On Monday, Terry gathered everybody together and told them what had happened down in New Jersey. Then he said. “OK going forward, regardless of the deal we make with Anchor 44, we need to start gearing our business to become more AI solutions-oriented with our own clients. We’re bringing in a guy I went to school with who is way ahead of the curve. His name is Kyle Jameson and he’ll work with each of you for a day, one on one, and give you all the basics. Then he will take over the AI operation for both Moorehouse Digital and The Human League. If the Anchor 44 deal goes through, Shawna and I will be hitting the road to sell Bloodhound in Washington and then nationally.


“Now Kyle is a really good guy. Super nerdy, uber smart, but very user-friendly. He was running tutorials in his first year at MIT. I’ve hired him for a year, but if it works out, maybe he’ll sign on for longer. We’re gonna jump methodically into the AI world. And Kyle will make sure we all land on our feet.”
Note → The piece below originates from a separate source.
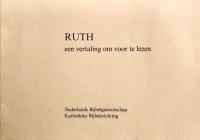 1974-Vertaling-voor-te-lezen-Ruth-1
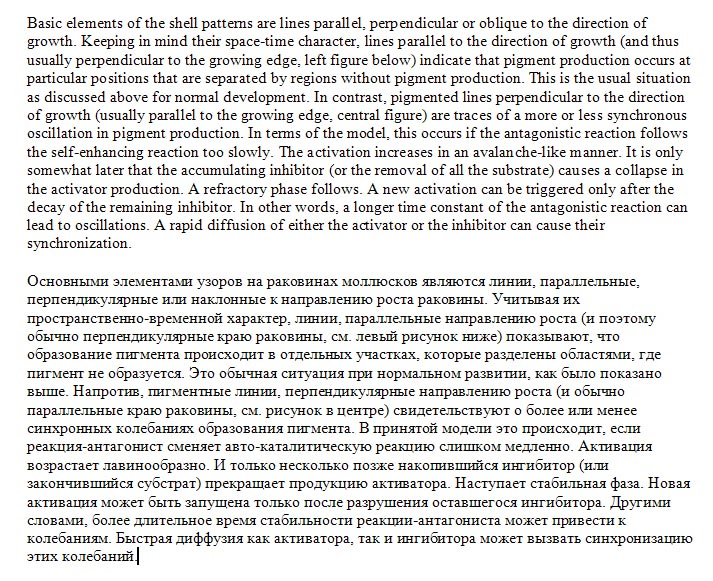 Перевести медицинский текст с английского на русский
Terry answered questions but there were only a few. Everybody was already starting, in their own ways, to figure out AI and how to use it, so with Kyle’s help, Terry figured he could have a super productive workforce in just a few months.

After the announcement, Terry and Shawna met with Jamie Goldman and talked about finding a new place for The Human League to operate. That way she could have room for the expansion that would hopefully materialize when the Moorehouse Digital people got completely up to speed.

Jamie was kind of relieved. “It really is starting to feel like a sardine can around here, “ She said. “I’ll call Beth.” Beth was Beth Slattery, who was Jamie’s life partner and had been since Boston. She had been a ReMax agent in Boston, and when she got to Plymouth, she transitioned to her own private agency. Over the past few years, she had gotten to know the Plymouth area quite well.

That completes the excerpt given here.